Students on the whole are really enthusiastic about using FontStruct. There is a real sense of achievement gained by using the program and a boost to their self confidence, especially when feedback is positive from the FontStruct community. There is often real surprise from some of them upon completion of the initial 6 week project – the fact that they have all created a new working typeface from scratch in such a short time and that other designers around the world are genuinely interested in and enthusiastic about their work.
What do you think are the advantages of using FontStruct in teaching typography and graphic design?

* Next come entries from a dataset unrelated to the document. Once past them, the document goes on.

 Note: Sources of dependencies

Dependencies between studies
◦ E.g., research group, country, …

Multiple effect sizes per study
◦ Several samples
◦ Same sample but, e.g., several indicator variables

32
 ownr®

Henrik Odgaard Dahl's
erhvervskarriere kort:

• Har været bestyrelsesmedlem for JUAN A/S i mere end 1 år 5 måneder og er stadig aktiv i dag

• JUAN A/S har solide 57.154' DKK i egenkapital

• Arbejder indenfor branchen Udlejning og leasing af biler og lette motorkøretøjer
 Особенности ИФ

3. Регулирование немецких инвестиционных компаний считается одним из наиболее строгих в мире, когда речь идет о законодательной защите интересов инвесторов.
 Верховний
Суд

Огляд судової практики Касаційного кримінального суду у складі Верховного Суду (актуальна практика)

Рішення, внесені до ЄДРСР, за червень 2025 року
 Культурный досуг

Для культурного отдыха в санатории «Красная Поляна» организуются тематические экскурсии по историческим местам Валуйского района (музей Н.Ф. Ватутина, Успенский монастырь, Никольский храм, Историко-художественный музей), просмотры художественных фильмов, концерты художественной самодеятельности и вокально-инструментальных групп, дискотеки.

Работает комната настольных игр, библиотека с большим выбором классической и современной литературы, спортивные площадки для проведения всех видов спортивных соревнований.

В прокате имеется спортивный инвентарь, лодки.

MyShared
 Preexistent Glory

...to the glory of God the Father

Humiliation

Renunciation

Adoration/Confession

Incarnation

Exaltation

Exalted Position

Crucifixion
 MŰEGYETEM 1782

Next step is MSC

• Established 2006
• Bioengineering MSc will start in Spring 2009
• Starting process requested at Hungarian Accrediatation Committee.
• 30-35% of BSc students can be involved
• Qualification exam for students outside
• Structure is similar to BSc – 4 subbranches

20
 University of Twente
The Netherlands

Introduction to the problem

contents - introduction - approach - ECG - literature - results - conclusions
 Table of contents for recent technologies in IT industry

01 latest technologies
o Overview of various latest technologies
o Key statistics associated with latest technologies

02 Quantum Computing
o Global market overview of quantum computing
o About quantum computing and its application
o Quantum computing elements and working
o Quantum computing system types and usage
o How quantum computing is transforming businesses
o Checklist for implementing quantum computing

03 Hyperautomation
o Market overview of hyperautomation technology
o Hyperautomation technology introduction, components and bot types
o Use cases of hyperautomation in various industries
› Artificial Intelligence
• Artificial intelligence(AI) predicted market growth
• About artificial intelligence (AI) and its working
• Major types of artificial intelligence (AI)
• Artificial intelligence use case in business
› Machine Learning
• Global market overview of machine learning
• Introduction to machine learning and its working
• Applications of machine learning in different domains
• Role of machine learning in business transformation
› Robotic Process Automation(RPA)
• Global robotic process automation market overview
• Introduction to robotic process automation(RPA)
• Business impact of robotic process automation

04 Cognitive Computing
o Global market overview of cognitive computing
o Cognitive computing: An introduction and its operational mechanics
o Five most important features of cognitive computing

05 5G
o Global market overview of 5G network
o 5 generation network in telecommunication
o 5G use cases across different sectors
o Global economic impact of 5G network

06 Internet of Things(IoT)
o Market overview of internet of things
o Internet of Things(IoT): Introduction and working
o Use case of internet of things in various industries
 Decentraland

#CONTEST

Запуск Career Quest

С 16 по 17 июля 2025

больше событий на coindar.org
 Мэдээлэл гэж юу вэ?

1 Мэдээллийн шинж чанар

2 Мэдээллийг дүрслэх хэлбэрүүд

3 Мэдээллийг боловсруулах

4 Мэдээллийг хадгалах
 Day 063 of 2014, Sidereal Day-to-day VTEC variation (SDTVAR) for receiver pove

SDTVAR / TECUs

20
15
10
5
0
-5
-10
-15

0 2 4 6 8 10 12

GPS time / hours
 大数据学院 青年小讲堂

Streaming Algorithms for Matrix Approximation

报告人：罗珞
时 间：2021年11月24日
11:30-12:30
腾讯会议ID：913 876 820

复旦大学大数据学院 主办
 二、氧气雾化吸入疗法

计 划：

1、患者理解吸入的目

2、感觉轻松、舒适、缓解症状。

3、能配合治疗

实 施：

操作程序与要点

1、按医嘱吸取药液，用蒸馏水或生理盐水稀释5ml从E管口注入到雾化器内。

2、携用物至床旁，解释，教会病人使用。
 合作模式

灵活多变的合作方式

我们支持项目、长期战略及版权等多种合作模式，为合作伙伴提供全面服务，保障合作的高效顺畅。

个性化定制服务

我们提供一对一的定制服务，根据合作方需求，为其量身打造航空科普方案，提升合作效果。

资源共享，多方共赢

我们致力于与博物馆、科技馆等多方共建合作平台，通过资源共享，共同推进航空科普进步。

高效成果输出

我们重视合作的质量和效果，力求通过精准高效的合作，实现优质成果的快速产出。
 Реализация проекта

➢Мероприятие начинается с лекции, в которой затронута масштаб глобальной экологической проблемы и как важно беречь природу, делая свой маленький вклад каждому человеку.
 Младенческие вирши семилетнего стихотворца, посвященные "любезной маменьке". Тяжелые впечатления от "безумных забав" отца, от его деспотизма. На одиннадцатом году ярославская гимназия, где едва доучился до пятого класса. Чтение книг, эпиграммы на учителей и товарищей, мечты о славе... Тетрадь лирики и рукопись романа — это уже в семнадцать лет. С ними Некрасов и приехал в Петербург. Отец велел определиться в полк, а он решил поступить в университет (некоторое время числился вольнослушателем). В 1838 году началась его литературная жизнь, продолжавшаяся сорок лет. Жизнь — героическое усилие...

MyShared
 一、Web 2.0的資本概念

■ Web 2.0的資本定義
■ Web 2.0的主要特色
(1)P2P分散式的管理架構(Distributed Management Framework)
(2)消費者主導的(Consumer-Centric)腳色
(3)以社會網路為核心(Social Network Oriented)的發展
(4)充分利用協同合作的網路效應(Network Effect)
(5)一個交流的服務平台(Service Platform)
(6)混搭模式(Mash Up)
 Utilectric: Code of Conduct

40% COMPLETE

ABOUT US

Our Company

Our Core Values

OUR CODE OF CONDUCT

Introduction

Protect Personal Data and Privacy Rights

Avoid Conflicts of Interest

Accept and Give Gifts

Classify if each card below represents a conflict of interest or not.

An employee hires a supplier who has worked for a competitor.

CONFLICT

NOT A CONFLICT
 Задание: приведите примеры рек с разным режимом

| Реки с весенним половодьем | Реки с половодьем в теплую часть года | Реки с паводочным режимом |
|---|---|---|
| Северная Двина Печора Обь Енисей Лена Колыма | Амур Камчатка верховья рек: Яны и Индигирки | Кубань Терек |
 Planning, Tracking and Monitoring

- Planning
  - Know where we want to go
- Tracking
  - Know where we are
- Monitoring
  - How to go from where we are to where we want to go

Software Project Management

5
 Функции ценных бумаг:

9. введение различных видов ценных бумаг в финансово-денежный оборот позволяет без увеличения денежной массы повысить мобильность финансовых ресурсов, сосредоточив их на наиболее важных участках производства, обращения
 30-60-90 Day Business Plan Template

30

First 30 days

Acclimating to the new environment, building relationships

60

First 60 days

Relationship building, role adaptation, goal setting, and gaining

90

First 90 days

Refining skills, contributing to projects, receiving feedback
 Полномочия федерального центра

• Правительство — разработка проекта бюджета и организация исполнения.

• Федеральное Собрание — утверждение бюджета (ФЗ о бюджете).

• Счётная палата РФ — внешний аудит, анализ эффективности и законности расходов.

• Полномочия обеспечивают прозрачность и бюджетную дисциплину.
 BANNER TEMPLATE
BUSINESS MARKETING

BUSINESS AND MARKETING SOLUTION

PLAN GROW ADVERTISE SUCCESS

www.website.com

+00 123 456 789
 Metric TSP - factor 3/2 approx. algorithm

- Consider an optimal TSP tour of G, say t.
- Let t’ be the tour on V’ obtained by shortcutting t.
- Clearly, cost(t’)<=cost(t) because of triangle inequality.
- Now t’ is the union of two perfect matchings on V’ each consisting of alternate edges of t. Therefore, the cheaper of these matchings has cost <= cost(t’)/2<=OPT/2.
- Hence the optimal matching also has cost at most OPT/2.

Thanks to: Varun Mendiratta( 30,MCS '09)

The simplicity of using the program is a definite plus. Students can quickly get a grasp of using FontStruct, which also effectively teaches them about the building blocks of typography and the elements of type design. Learning about the subject from books and admiring the work of others only goes so far in engaging students in what some still consider to be quite an esoteric strand of graphic design (type design). FontStruct really does help students take that initial step and rewards their ambition (for display types at least) in a way that some of the more industry standard type building programs can’t.
▲“Viiberz” by Hanna Tucker (click images to enlarge)
Is there any particular feature, absent from FontStruct, which you think might be useful for users in education?
Oh yes, if we could have some OpenType features. For instance where a number of different options could be design for each character and have some form of randomising code for output. Also some in-application kerning would be useful.
▲“Font Sgt” by John Hirst (click images to enlarge)
Thanks to all students and the course team on the “Communicating with Words” module at The University of the West of England, Bristol, UK for taking the time to give us this interview and for sharing your wonderful work on FontStruct.